Text provided =
I’m always surprised by how few people seem to recognize Ethiopia as a globally important nation, and a nation and culture important to the pan-African struggle for human rights and justice. Even other Africans are surprised when I tell them that, with a population of over 110 million, it’s the 2nd most populous nation on the continent after Nigeria, and the 12th most populous globally. Ethiopia has a 6,000 year history that stretches into times so ancient they are shrouded in myth, matched perhaps only by China. The Amharic or Ge’ez alphabet —also used for writing other languages in Ethiopia, the way the Latin alphabet is used for multiple languages — is the only African phonetic alphabet. Even the Ethiopian Orthodox Church is notable, preserving the largest biblical cannon of texts written by different ancient authors (secularly important as historic/cultural references), and is one of the oldest Judeo-Christian institutions. Ethiopia stands out starkly compared to the rest of the continent for abortion access, because the Tewahedo Church does not share the same views as Western religious institutions on life beginning at conception. In fact, at the moment, abortion access in parts of Ethiopia may be better than most US states.
The truth, which we’ve always known really, is that there is no such thing as a first world or a third world.
We are actually just in one extremely interconnected world, and we should be viscerally aware of that now more than ever. Yet, I feel like people keep resisting it, being willfully blind, even myself to an extent. Maybe it’s a uniquely American condition, or a uniquely urban one, a kind of ambient encouragement toward individualism. But every loss — of language, of culture, and especially of life — is one we should all feel. Of course there’s too much going on and the news is too noisy for everything to be equally important to everyone. But aside from the concrete criticisms that I’d begun thinking about — the need for products made for the global South to be actually well thought through, the need for better relationships between companies and their international contractors — there was something else too, more abstract, even spiritual. It was this feeling that people, myself included, just hardened their hearts to everything, or just dissociated themselves or others, because all the chaos of the past few years had been so overwhelming.

(Scene geometry reasoning records)
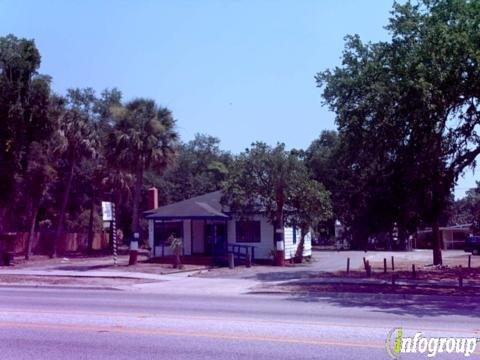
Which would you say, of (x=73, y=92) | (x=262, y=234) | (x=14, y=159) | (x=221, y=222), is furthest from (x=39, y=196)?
(x=73, y=92)

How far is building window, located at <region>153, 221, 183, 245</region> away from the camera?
38500mm

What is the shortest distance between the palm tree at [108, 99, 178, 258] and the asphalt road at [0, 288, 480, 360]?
54.6 feet

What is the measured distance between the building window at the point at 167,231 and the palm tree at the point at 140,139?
450 centimetres

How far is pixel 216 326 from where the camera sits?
11.6m

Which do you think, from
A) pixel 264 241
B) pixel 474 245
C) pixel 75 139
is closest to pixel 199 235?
pixel 264 241

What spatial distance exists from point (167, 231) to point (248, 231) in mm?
5361

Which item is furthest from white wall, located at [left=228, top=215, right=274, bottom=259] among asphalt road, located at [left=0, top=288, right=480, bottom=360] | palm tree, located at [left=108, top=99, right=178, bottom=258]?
asphalt road, located at [left=0, top=288, right=480, bottom=360]

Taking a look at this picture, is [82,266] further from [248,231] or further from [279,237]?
[279,237]

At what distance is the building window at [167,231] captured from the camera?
1516 inches

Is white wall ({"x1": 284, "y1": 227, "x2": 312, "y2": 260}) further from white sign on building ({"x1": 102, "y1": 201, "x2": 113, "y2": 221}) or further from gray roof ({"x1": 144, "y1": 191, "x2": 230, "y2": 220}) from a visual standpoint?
white sign on building ({"x1": 102, "y1": 201, "x2": 113, "y2": 221})

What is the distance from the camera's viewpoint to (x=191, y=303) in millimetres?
16375

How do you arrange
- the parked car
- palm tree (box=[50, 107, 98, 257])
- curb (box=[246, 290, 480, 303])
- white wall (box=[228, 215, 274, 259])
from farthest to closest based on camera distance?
the parked car → palm tree (box=[50, 107, 98, 257]) → white wall (box=[228, 215, 274, 259]) → curb (box=[246, 290, 480, 303])

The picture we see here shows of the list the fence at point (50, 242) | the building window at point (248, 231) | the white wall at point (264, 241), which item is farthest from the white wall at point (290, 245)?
the fence at point (50, 242)

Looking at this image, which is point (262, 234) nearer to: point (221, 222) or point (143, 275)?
point (221, 222)
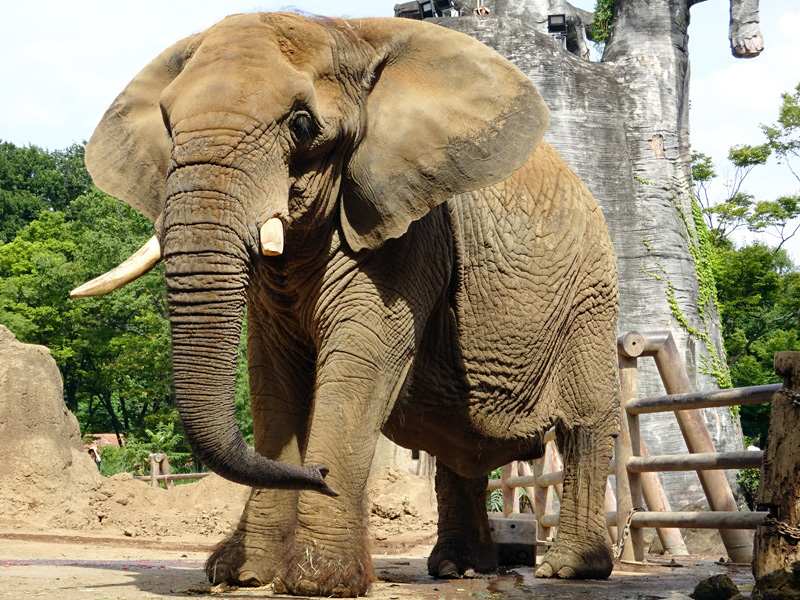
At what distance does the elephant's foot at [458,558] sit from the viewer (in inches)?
260

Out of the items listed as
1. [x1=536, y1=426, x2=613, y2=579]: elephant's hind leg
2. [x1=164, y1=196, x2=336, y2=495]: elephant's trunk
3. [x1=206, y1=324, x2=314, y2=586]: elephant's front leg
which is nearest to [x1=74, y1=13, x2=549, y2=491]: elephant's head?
[x1=164, y1=196, x2=336, y2=495]: elephant's trunk

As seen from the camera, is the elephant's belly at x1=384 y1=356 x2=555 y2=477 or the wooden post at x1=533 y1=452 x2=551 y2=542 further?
the wooden post at x1=533 y1=452 x2=551 y2=542

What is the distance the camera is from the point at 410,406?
5770 mm

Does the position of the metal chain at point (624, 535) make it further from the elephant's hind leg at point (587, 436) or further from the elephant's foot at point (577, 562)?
the elephant's foot at point (577, 562)

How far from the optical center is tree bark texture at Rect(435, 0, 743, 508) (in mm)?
21031

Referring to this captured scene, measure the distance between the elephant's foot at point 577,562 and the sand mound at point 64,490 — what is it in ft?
17.4

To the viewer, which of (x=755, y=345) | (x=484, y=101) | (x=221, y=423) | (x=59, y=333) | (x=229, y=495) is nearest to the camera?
(x=221, y=423)

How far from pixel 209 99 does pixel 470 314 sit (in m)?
2.23

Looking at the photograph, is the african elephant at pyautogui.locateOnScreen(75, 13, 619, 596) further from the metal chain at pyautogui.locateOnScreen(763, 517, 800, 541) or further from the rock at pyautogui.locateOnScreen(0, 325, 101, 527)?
the rock at pyautogui.locateOnScreen(0, 325, 101, 527)

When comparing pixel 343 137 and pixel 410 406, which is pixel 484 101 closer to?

Required action = Rewrite the paragraph in the text provided that begins "I'm always surprised by how few people" as a bulleted list of its main facts. These records are not used for this.

Answer =
- Few people recognize Ethiopia as a globally important nation, or as a nation and culture important to the pan-African struggle for human rights and justice.
- With over 110 million people, it is the 2nd most populous nation in Africa after Nigeria and the 12th most populous in the world.
- Its 6,000-year history, perhaps matched only by China's, reaches back into times shrouded in myth.
- The Amharic or Ge'ez alphabet, also used to write other languages in Ethiopia, is the only African phonetic alphabet.
- The Ethiopian Orthodox Church preserves the largest biblical collection of texts by different ancient authors and is one of the oldest Judeo-Christian institutions.
- Because the Tewahedo Church does not hold that life begins at conception, Ethiopia stands out on the continent for abortion access. At the moment, access in parts of Ethiopia may be better than in most US states.